All submissions will undergo a peer-review process consisting of three reviews by experts in the field, and evaluated according to relevance to the workshop theme, technical soundness, creativity, originality, and impactfulness of method/results. Lightning round submissions will be evaluated primarily for relevance to the workshop.

Submission Process

Authors are invited to submit papers of at most 4 pages in PDF format, excluding references, and lightning presentations of at most 2 pages in PDF format, excluding references. Papers must be submitted in PDF format (readable by Adobe Acrobat Reader 5.0 and higher) and
formatted for 8.5in x 11in (U.S. Letter). Please use the sigconf configuration in the new combined LaTeX template from ACM available at http://www.acm.org/publications/article-templates/proceedings-template.html

We believe that reproducible science is essential, and that SC should be a leader in this effort. As a consequence, ISAV 2019 participates in the SC reproducibility initiative and encourages submitters to include an appendix with reproducibility information. While we will not disqualify a paper based on information provided or not provided in this appendix, nor if the appendix is not available, the availability and quality of an appendix will be used in ranking a paper. For more information, see the ISAV reproducibility FAQ.
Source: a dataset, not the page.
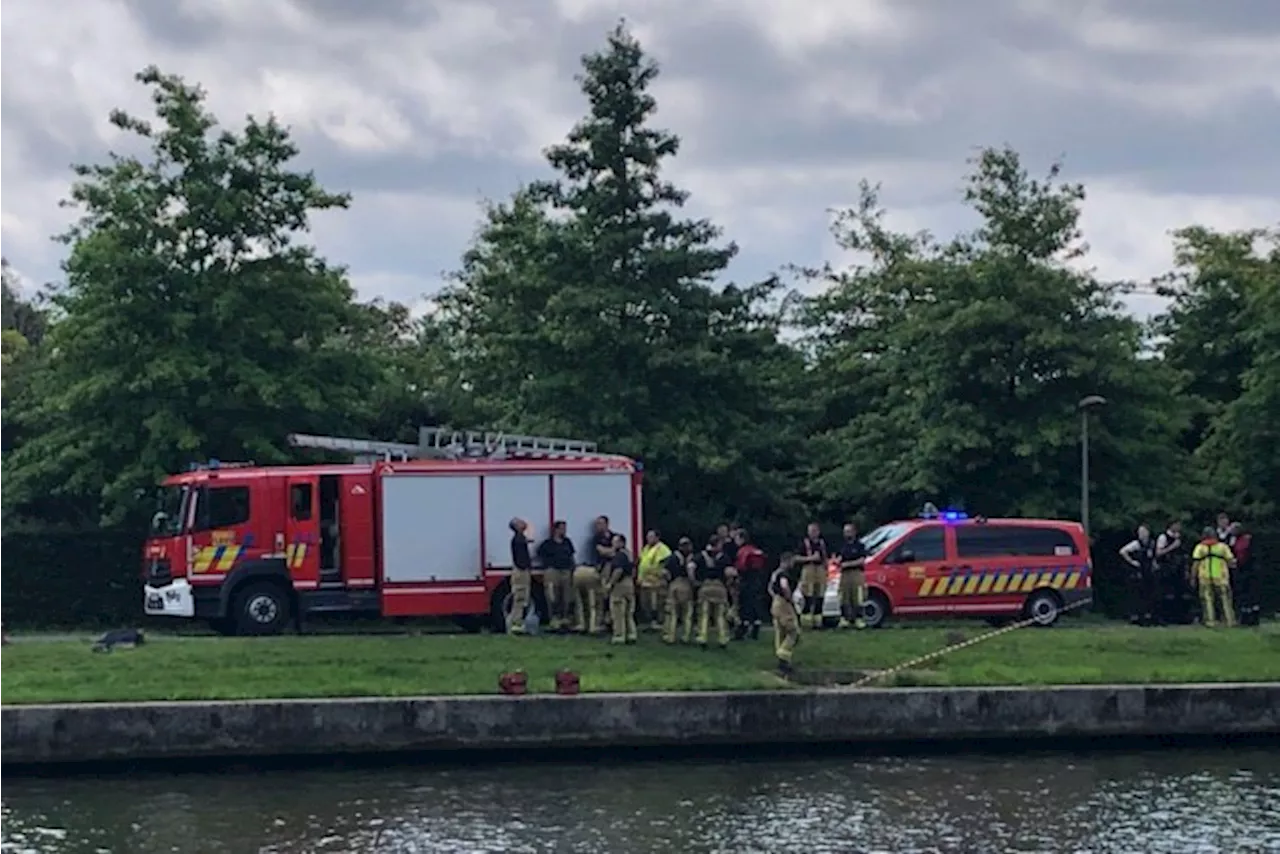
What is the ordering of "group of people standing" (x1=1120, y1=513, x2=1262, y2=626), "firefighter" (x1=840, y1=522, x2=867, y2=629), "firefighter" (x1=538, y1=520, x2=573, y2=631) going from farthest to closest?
"group of people standing" (x1=1120, y1=513, x2=1262, y2=626) → "firefighter" (x1=840, y1=522, x2=867, y2=629) → "firefighter" (x1=538, y1=520, x2=573, y2=631)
Papers must be self-contained and provide the technical substance required for the program committee to evaluate their contributions. Submitted papers must be original work that has not appeared in and is not under consideration for another conference or a journal. See the ACM Prior Publication Policy for more details. Papers may be submitted at: https://submissions.supercomputing.org/?page=Submit&id=SC19WorkshopISAV2019PaperSubmission&site=sc19.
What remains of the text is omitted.